--- Start Extracted material ---
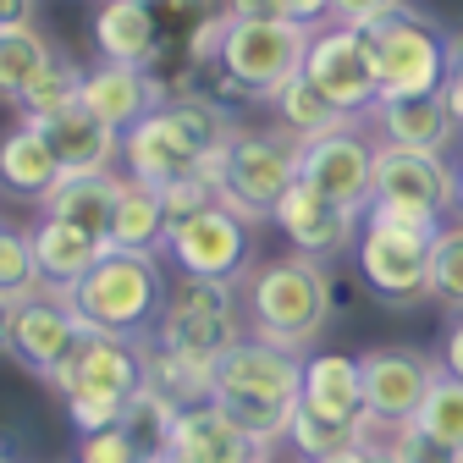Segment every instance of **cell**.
Here are the masks:
<instances>
[{
    "mask_svg": "<svg viewBox=\"0 0 463 463\" xmlns=\"http://www.w3.org/2000/svg\"><path fill=\"white\" fill-rule=\"evenodd\" d=\"M331 315H336V281H331L326 265L298 260V254L249 265V276H243V326H249V336L309 359V347L326 336Z\"/></svg>",
    "mask_w": 463,
    "mask_h": 463,
    "instance_id": "1",
    "label": "cell"
},
{
    "mask_svg": "<svg viewBox=\"0 0 463 463\" xmlns=\"http://www.w3.org/2000/svg\"><path fill=\"white\" fill-rule=\"evenodd\" d=\"M298 386H304V354H287V347H270L260 336H243L238 347H226L215 359L210 402L238 430H249L260 447H276L287 436V420H293Z\"/></svg>",
    "mask_w": 463,
    "mask_h": 463,
    "instance_id": "2",
    "label": "cell"
},
{
    "mask_svg": "<svg viewBox=\"0 0 463 463\" xmlns=\"http://www.w3.org/2000/svg\"><path fill=\"white\" fill-rule=\"evenodd\" d=\"M165 265L160 254H138V249H105L83 281L67 287V304L78 315L83 331H99V336H149L155 320H160V304H165Z\"/></svg>",
    "mask_w": 463,
    "mask_h": 463,
    "instance_id": "3",
    "label": "cell"
},
{
    "mask_svg": "<svg viewBox=\"0 0 463 463\" xmlns=\"http://www.w3.org/2000/svg\"><path fill=\"white\" fill-rule=\"evenodd\" d=\"M441 221L414 215V210H386L370 204L359 215V276L370 287V298L392 304V309H414L430 298V243H436Z\"/></svg>",
    "mask_w": 463,
    "mask_h": 463,
    "instance_id": "4",
    "label": "cell"
},
{
    "mask_svg": "<svg viewBox=\"0 0 463 463\" xmlns=\"http://www.w3.org/2000/svg\"><path fill=\"white\" fill-rule=\"evenodd\" d=\"M204 171L215 183V204L243 215L249 226H265L298 183V138H287L281 128H238Z\"/></svg>",
    "mask_w": 463,
    "mask_h": 463,
    "instance_id": "5",
    "label": "cell"
},
{
    "mask_svg": "<svg viewBox=\"0 0 463 463\" xmlns=\"http://www.w3.org/2000/svg\"><path fill=\"white\" fill-rule=\"evenodd\" d=\"M243 336H249V326H243L238 287L194 281V276H177V287H165L160 320L149 331L155 347H165L171 359L199 364V370H215V359L226 354V347H238Z\"/></svg>",
    "mask_w": 463,
    "mask_h": 463,
    "instance_id": "6",
    "label": "cell"
},
{
    "mask_svg": "<svg viewBox=\"0 0 463 463\" xmlns=\"http://www.w3.org/2000/svg\"><path fill=\"white\" fill-rule=\"evenodd\" d=\"M138 386H144L138 342H128V336H99V331H83L78 354L67 359L61 375H55V392H61L78 436L122 425V414H128V402H133Z\"/></svg>",
    "mask_w": 463,
    "mask_h": 463,
    "instance_id": "7",
    "label": "cell"
},
{
    "mask_svg": "<svg viewBox=\"0 0 463 463\" xmlns=\"http://www.w3.org/2000/svg\"><path fill=\"white\" fill-rule=\"evenodd\" d=\"M370 61H375V83L381 99H420V94H441L447 83V28L420 12V6H392L386 17H375L364 28Z\"/></svg>",
    "mask_w": 463,
    "mask_h": 463,
    "instance_id": "8",
    "label": "cell"
},
{
    "mask_svg": "<svg viewBox=\"0 0 463 463\" xmlns=\"http://www.w3.org/2000/svg\"><path fill=\"white\" fill-rule=\"evenodd\" d=\"M160 254L177 265V276L238 287L254 265V226L243 215H232L226 204H210V210L188 215L183 226H171Z\"/></svg>",
    "mask_w": 463,
    "mask_h": 463,
    "instance_id": "9",
    "label": "cell"
},
{
    "mask_svg": "<svg viewBox=\"0 0 463 463\" xmlns=\"http://www.w3.org/2000/svg\"><path fill=\"white\" fill-rule=\"evenodd\" d=\"M304 50H309V28L298 23H232L221 44V72L243 99L265 105L287 78L304 72Z\"/></svg>",
    "mask_w": 463,
    "mask_h": 463,
    "instance_id": "10",
    "label": "cell"
},
{
    "mask_svg": "<svg viewBox=\"0 0 463 463\" xmlns=\"http://www.w3.org/2000/svg\"><path fill=\"white\" fill-rule=\"evenodd\" d=\"M441 375V364L420 347H370L359 354V386H364V420L375 436L409 425L420 414V402L430 392V381Z\"/></svg>",
    "mask_w": 463,
    "mask_h": 463,
    "instance_id": "11",
    "label": "cell"
},
{
    "mask_svg": "<svg viewBox=\"0 0 463 463\" xmlns=\"http://www.w3.org/2000/svg\"><path fill=\"white\" fill-rule=\"evenodd\" d=\"M304 78L342 110V116H359L381 99V83H375V61H370V44H364V28H342V23H320L309 33V50H304Z\"/></svg>",
    "mask_w": 463,
    "mask_h": 463,
    "instance_id": "12",
    "label": "cell"
},
{
    "mask_svg": "<svg viewBox=\"0 0 463 463\" xmlns=\"http://www.w3.org/2000/svg\"><path fill=\"white\" fill-rule=\"evenodd\" d=\"M298 183L336 199L342 210L364 215L370 188H375V138L364 133V122H347L336 133H320V138L298 144Z\"/></svg>",
    "mask_w": 463,
    "mask_h": 463,
    "instance_id": "13",
    "label": "cell"
},
{
    "mask_svg": "<svg viewBox=\"0 0 463 463\" xmlns=\"http://www.w3.org/2000/svg\"><path fill=\"white\" fill-rule=\"evenodd\" d=\"M78 342H83V326H78L72 304L61 298V287H33L28 298H17V309H12V359L33 381L55 386V375L78 354Z\"/></svg>",
    "mask_w": 463,
    "mask_h": 463,
    "instance_id": "14",
    "label": "cell"
},
{
    "mask_svg": "<svg viewBox=\"0 0 463 463\" xmlns=\"http://www.w3.org/2000/svg\"><path fill=\"white\" fill-rule=\"evenodd\" d=\"M370 204L414 210V215L441 221L452 210V160L447 155H425V149L375 144V188H370Z\"/></svg>",
    "mask_w": 463,
    "mask_h": 463,
    "instance_id": "15",
    "label": "cell"
},
{
    "mask_svg": "<svg viewBox=\"0 0 463 463\" xmlns=\"http://www.w3.org/2000/svg\"><path fill=\"white\" fill-rule=\"evenodd\" d=\"M270 226L281 232L287 243H293L298 260H315V265H331L342 254H354L359 243V215L354 210H342L336 199L315 194L309 183H293L287 188V199L276 204Z\"/></svg>",
    "mask_w": 463,
    "mask_h": 463,
    "instance_id": "16",
    "label": "cell"
},
{
    "mask_svg": "<svg viewBox=\"0 0 463 463\" xmlns=\"http://www.w3.org/2000/svg\"><path fill=\"white\" fill-rule=\"evenodd\" d=\"M171 99V83L149 67H122V61H99L83 72L78 89V110H89L94 122H105L110 133H128L138 128L144 116H155Z\"/></svg>",
    "mask_w": 463,
    "mask_h": 463,
    "instance_id": "17",
    "label": "cell"
},
{
    "mask_svg": "<svg viewBox=\"0 0 463 463\" xmlns=\"http://www.w3.org/2000/svg\"><path fill=\"white\" fill-rule=\"evenodd\" d=\"M364 133L375 144H397V149H425V155H447L458 144V128L441 105V94H420V99H375L364 116Z\"/></svg>",
    "mask_w": 463,
    "mask_h": 463,
    "instance_id": "18",
    "label": "cell"
},
{
    "mask_svg": "<svg viewBox=\"0 0 463 463\" xmlns=\"http://www.w3.org/2000/svg\"><path fill=\"white\" fill-rule=\"evenodd\" d=\"M116 160L128 165V177L144 183V188H165L177 177H194V171H204V160L188 149V138L165 122V110L144 116L138 128L122 133V149H116Z\"/></svg>",
    "mask_w": 463,
    "mask_h": 463,
    "instance_id": "19",
    "label": "cell"
},
{
    "mask_svg": "<svg viewBox=\"0 0 463 463\" xmlns=\"http://www.w3.org/2000/svg\"><path fill=\"white\" fill-rule=\"evenodd\" d=\"M270 447H260L249 430H238L215 402H194L177 414L171 430V463H260Z\"/></svg>",
    "mask_w": 463,
    "mask_h": 463,
    "instance_id": "20",
    "label": "cell"
},
{
    "mask_svg": "<svg viewBox=\"0 0 463 463\" xmlns=\"http://www.w3.org/2000/svg\"><path fill=\"white\" fill-rule=\"evenodd\" d=\"M94 50H99V61H122V67H149L155 72L160 50H165V28L155 23L149 6H138V0H99Z\"/></svg>",
    "mask_w": 463,
    "mask_h": 463,
    "instance_id": "21",
    "label": "cell"
},
{
    "mask_svg": "<svg viewBox=\"0 0 463 463\" xmlns=\"http://www.w3.org/2000/svg\"><path fill=\"white\" fill-rule=\"evenodd\" d=\"M55 165H61V177H89V171H110L116 165V149H122V133H110L105 122H94L89 110H67L55 116V122H39Z\"/></svg>",
    "mask_w": 463,
    "mask_h": 463,
    "instance_id": "22",
    "label": "cell"
},
{
    "mask_svg": "<svg viewBox=\"0 0 463 463\" xmlns=\"http://www.w3.org/2000/svg\"><path fill=\"white\" fill-rule=\"evenodd\" d=\"M298 402L326 420H347V425H370L364 420V386H359V359L354 354H309L304 359V386Z\"/></svg>",
    "mask_w": 463,
    "mask_h": 463,
    "instance_id": "23",
    "label": "cell"
},
{
    "mask_svg": "<svg viewBox=\"0 0 463 463\" xmlns=\"http://www.w3.org/2000/svg\"><path fill=\"white\" fill-rule=\"evenodd\" d=\"M28 243H33L39 281H44V287H61V293H67L72 281H83L89 265L105 254L99 238H89V232H78V226H67V221H55V215H39V221L28 226Z\"/></svg>",
    "mask_w": 463,
    "mask_h": 463,
    "instance_id": "24",
    "label": "cell"
},
{
    "mask_svg": "<svg viewBox=\"0 0 463 463\" xmlns=\"http://www.w3.org/2000/svg\"><path fill=\"white\" fill-rule=\"evenodd\" d=\"M61 183V165H55L44 133L33 122H17L0 133V194H12V199H39Z\"/></svg>",
    "mask_w": 463,
    "mask_h": 463,
    "instance_id": "25",
    "label": "cell"
},
{
    "mask_svg": "<svg viewBox=\"0 0 463 463\" xmlns=\"http://www.w3.org/2000/svg\"><path fill=\"white\" fill-rule=\"evenodd\" d=\"M116 188H122V177H116V171L61 177V183H55V188L44 194L39 215H55V221H67V226H78V232H89V238H99V243H105V226H110Z\"/></svg>",
    "mask_w": 463,
    "mask_h": 463,
    "instance_id": "26",
    "label": "cell"
},
{
    "mask_svg": "<svg viewBox=\"0 0 463 463\" xmlns=\"http://www.w3.org/2000/svg\"><path fill=\"white\" fill-rule=\"evenodd\" d=\"M165 243V210H160V194L122 177L116 188V204H110V226H105V249H138V254H160Z\"/></svg>",
    "mask_w": 463,
    "mask_h": 463,
    "instance_id": "27",
    "label": "cell"
},
{
    "mask_svg": "<svg viewBox=\"0 0 463 463\" xmlns=\"http://www.w3.org/2000/svg\"><path fill=\"white\" fill-rule=\"evenodd\" d=\"M270 110H276V128L287 133V138H298V144H309V138H320V133H336V128H347L354 116H342L304 72L298 78H287L270 99H265Z\"/></svg>",
    "mask_w": 463,
    "mask_h": 463,
    "instance_id": "28",
    "label": "cell"
},
{
    "mask_svg": "<svg viewBox=\"0 0 463 463\" xmlns=\"http://www.w3.org/2000/svg\"><path fill=\"white\" fill-rule=\"evenodd\" d=\"M55 50L50 39H44V28L39 23H17V28H0V99H12L17 105V94L55 61Z\"/></svg>",
    "mask_w": 463,
    "mask_h": 463,
    "instance_id": "29",
    "label": "cell"
},
{
    "mask_svg": "<svg viewBox=\"0 0 463 463\" xmlns=\"http://www.w3.org/2000/svg\"><path fill=\"white\" fill-rule=\"evenodd\" d=\"M78 89H83V67L67 61V55H55V61L17 94V122H55V116H67L78 105Z\"/></svg>",
    "mask_w": 463,
    "mask_h": 463,
    "instance_id": "30",
    "label": "cell"
},
{
    "mask_svg": "<svg viewBox=\"0 0 463 463\" xmlns=\"http://www.w3.org/2000/svg\"><path fill=\"white\" fill-rule=\"evenodd\" d=\"M177 402L160 397L155 386H138L133 402H128V414H122V430L133 436L138 447V463H155V458H171V430H177Z\"/></svg>",
    "mask_w": 463,
    "mask_h": 463,
    "instance_id": "31",
    "label": "cell"
},
{
    "mask_svg": "<svg viewBox=\"0 0 463 463\" xmlns=\"http://www.w3.org/2000/svg\"><path fill=\"white\" fill-rule=\"evenodd\" d=\"M364 436H375L370 425H347V420H326L304 402H293V420H287V436L298 458H326V452H342V447H359Z\"/></svg>",
    "mask_w": 463,
    "mask_h": 463,
    "instance_id": "32",
    "label": "cell"
},
{
    "mask_svg": "<svg viewBox=\"0 0 463 463\" xmlns=\"http://www.w3.org/2000/svg\"><path fill=\"white\" fill-rule=\"evenodd\" d=\"M430 298L463 315V221H441L430 243Z\"/></svg>",
    "mask_w": 463,
    "mask_h": 463,
    "instance_id": "33",
    "label": "cell"
},
{
    "mask_svg": "<svg viewBox=\"0 0 463 463\" xmlns=\"http://www.w3.org/2000/svg\"><path fill=\"white\" fill-rule=\"evenodd\" d=\"M414 425L430 430L436 441H447V447L463 452V381L436 375L430 392H425V402H420V414H414Z\"/></svg>",
    "mask_w": 463,
    "mask_h": 463,
    "instance_id": "34",
    "label": "cell"
},
{
    "mask_svg": "<svg viewBox=\"0 0 463 463\" xmlns=\"http://www.w3.org/2000/svg\"><path fill=\"white\" fill-rule=\"evenodd\" d=\"M33 287H44V281H39V265H33L28 232L0 221V293H6V298H28Z\"/></svg>",
    "mask_w": 463,
    "mask_h": 463,
    "instance_id": "35",
    "label": "cell"
},
{
    "mask_svg": "<svg viewBox=\"0 0 463 463\" xmlns=\"http://www.w3.org/2000/svg\"><path fill=\"white\" fill-rule=\"evenodd\" d=\"M155 194H160V210H165V232H171V226H183L188 215H199V210H210V204H215V183H210V171L177 177V183H165V188H155Z\"/></svg>",
    "mask_w": 463,
    "mask_h": 463,
    "instance_id": "36",
    "label": "cell"
},
{
    "mask_svg": "<svg viewBox=\"0 0 463 463\" xmlns=\"http://www.w3.org/2000/svg\"><path fill=\"white\" fill-rule=\"evenodd\" d=\"M381 441H386V452H392L397 463H463V452H458V447L436 441V436H430V430H420L414 420H409V425H397V430H386Z\"/></svg>",
    "mask_w": 463,
    "mask_h": 463,
    "instance_id": "37",
    "label": "cell"
},
{
    "mask_svg": "<svg viewBox=\"0 0 463 463\" xmlns=\"http://www.w3.org/2000/svg\"><path fill=\"white\" fill-rule=\"evenodd\" d=\"M72 463H138V447H133V436H128L122 425H110V430H89V436H78Z\"/></svg>",
    "mask_w": 463,
    "mask_h": 463,
    "instance_id": "38",
    "label": "cell"
},
{
    "mask_svg": "<svg viewBox=\"0 0 463 463\" xmlns=\"http://www.w3.org/2000/svg\"><path fill=\"white\" fill-rule=\"evenodd\" d=\"M138 6H149L160 28H177V23H183V28H194L204 12H215V6H221V0H138Z\"/></svg>",
    "mask_w": 463,
    "mask_h": 463,
    "instance_id": "39",
    "label": "cell"
},
{
    "mask_svg": "<svg viewBox=\"0 0 463 463\" xmlns=\"http://www.w3.org/2000/svg\"><path fill=\"white\" fill-rule=\"evenodd\" d=\"M392 6H402V0H331L326 23H342V28H370L375 17H386Z\"/></svg>",
    "mask_w": 463,
    "mask_h": 463,
    "instance_id": "40",
    "label": "cell"
},
{
    "mask_svg": "<svg viewBox=\"0 0 463 463\" xmlns=\"http://www.w3.org/2000/svg\"><path fill=\"white\" fill-rule=\"evenodd\" d=\"M436 364H441V375L463 381V315H452V320H447V336H441V354H436Z\"/></svg>",
    "mask_w": 463,
    "mask_h": 463,
    "instance_id": "41",
    "label": "cell"
},
{
    "mask_svg": "<svg viewBox=\"0 0 463 463\" xmlns=\"http://www.w3.org/2000/svg\"><path fill=\"white\" fill-rule=\"evenodd\" d=\"M281 6V23H298V28H320L326 23V12H331V0H276Z\"/></svg>",
    "mask_w": 463,
    "mask_h": 463,
    "instance_id": "42",
    "label": "cell"
},
{
    "mask_svg": "<svg viewBox=\"0 0 463 463\" xmlns=\"http://www.w3.org/2000/svg\"><path fill=\"white\" fill-rule=\"evenodd\" d=\"M221 12L232 23H281V6L276 0H221Z\"/></svg>",
    "mask_w": 463,
    "mask_h": 463,
    "instance_id": "43",
    "label": "cell"
},
{
    "mask_svg": "<svg viewBox=\"0 0 463 463\" xmlns=\"http://www.w3.org/2000/svg\"><path fill=\"white\" fill-rule=\"evenodd\" d=\"M441 105H447V116H452V128L463 133V67L447 72V83H441Z\"/></svg>",
    "mask_w": 463,
    "mask_h": 463,
    "instance_id": "44",
    "label": "cell"
},
{
    "mask_svg": "<svg viewBox=\"0 0 463 463\" xmlns=\"http://www.w3.org/2000/svg\"><path fill=\"white\" fill-rule=\"evenodd\" d=\"M39 0H0V28H17V23H33Z\"/></svg>",
    "mask_w": 463,
    "mask_h": 463,
    "instance_id": "45",
    "label": "cell"
},
{
    "mask_svg": "<svg viewBox=\"0 0 463 463\" xmlns=\"http://www.w3.org/2000/svg\"><path fill=\"white\" fill-rule=\"evenodd\" d=\"M12 309H17V298L0 293V359H12Z\"/></svg>",
    "mask_w": 463,
    "mask_h": 463,
    "instance_id": "46",
    "label": "cell"
},
{
    "mask_svg": "<svg viewBox=\"0 0 463 463\" xmlns=\"http://www.w3.org/2000/svg\"><path fill=\"white\" fill-rule=\"evenodd\" d=\"M364 441H370V436H364ZM364 441H359V447H342V452H326V458H304V463H370Z\"/></svg>",
    "mask_w": 463,
    "mask_h": 463,
    "instance_id": "47",
    "label": "cell"
},
{
    "mask_svg": "<svg viewBox=\"0 0 463 463\" xmlns=\"http://www.w3.org/2000/svg\"><path fill=\"white\" fill-rule=\"evenodd\" d=\"M463 67V28H447V72Z\"/></svg>",
    "mask_w": 463,
    "mask_h": 463,
    "instance_id": "48",
    "label": "cell"
},
{
    "mask_svg": "<svg viewBox=\"0 0 463 463\" xmlns=\"http://www.w3.org/2000/svg\"><path fill=\"white\" fill-rule=\"evenodd\" d=\"M364 452H370V463H397V458L386 452V441H381V436H370V441H364Z\"/></svg>",
    "mask_w": 463,
    "mask_h": 463,
    "instance_id": "49",
    "label": "cell"
},
{
    "mask_svg": "<svg viewBox=\"0 0 463 463\" xmlns=\"http://www.w3.org/2000/svg\"><path fill=\"white\" fill-rule=\"evenodd\" d=\"M452 210H463V160L452 165Z\"/></svg>",
    "mask_w": 463,
    "mask_h": 463,
    "instance_id": "50",
    "label": "cell"
},
{
    "mask_svg": "<svg viewBox=\"0 0 463 463\" xmlns=\"http://www.w3.org/2000/svg\"><path fill=\"white\" fill-rule=\"evenodd\" d=\"M260 463H276V458H270V452H265V458H260Z\"/></svg>",
    "mask_w": 463,
    "mask_h": 463,
    "instance_id": "51",
    "label": "cell"
},
{
    "mask_svg": "<svg viewBox=\"0 0 463 463\" xmlns=\"http://www.w3.org/2000/svg\"><path fill=\"white\" fill-rule=\"evenodd\" d=\"M0 463H12V458H6V452H0Z\"/></svg>",
    "mask_w": 463,
    "mask_h": 463,
    "instance_id": "52",
    "label": "cell"
},
{
    "mask_svg": "<svg viewBox=\"0 0 463 463\" xmlns=\"http://www.w3.org/2000/svg\"><path fill=\"white\" fill-rule=\"evenodd\" d=\"M155 463H171V458H155Z\"/></svg>",
    "mask_w": 463,
    "mask_h": 463,
    "instance_id": "53",
    "label": "cell"
}]
</instances>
--- End Extracted material ---
◆ Work instructions ◆
Rewrite the part that opens with the first line and closes with the line containing "265L160 254H138V249H105L83 281L67", replacing "Segment" with "Outline" and leaving everything else unchanged. Give only those lines, without the pictures.

◆ Exercise result ◆
Outline every instance of **cell**.
Here are the masks:
<instances>
[{
    "mask_svg": "<svg viewBox=\"0 0 463 463\" xmlns=\"http://www.w3.org/2000/svg\"><path fill=\"white\" fill-rule=\"evenodd\" d=\"M331 315H336V281H331L326 265L298 260V254L249 265V276H243V326H249V336L309 359V347L326 336Z\"/></svg>",
    "mask_w": 463,
    "mask_h": 463,
    "instance_id": "1",
    "label": "cell"
},
{
    "mask_svg": "<svg viewBox=\"0 0 463 463\" xmlns=\"http://www.w3.org/2000/svg\"><path fill=\"white\" fill-rule=\"evenodd\" d=\"M298 386H304V354H287V347H270L260 336H243L238 347H226L215 359L210 402L238 430H249L260 447H276L287 436V420H293Z\"/></svg>",
    "mask_w": 463,
    "mask_h": 463,
    "instance_id": "2",
    "label": "cell"
},
{
    "mask_svg": "<svg viewBox=\"0 0 463 463\" xmlns=\"http://www.w3.org/2000/svg\"><path fill=\"white\" fill-rule=\"evenodd\" d=\"M165 265L160 254H138V249H105L83 281L67 287V304L78 315L83 331H99V336H149L155 320H160V304H165Z\"/></svg>",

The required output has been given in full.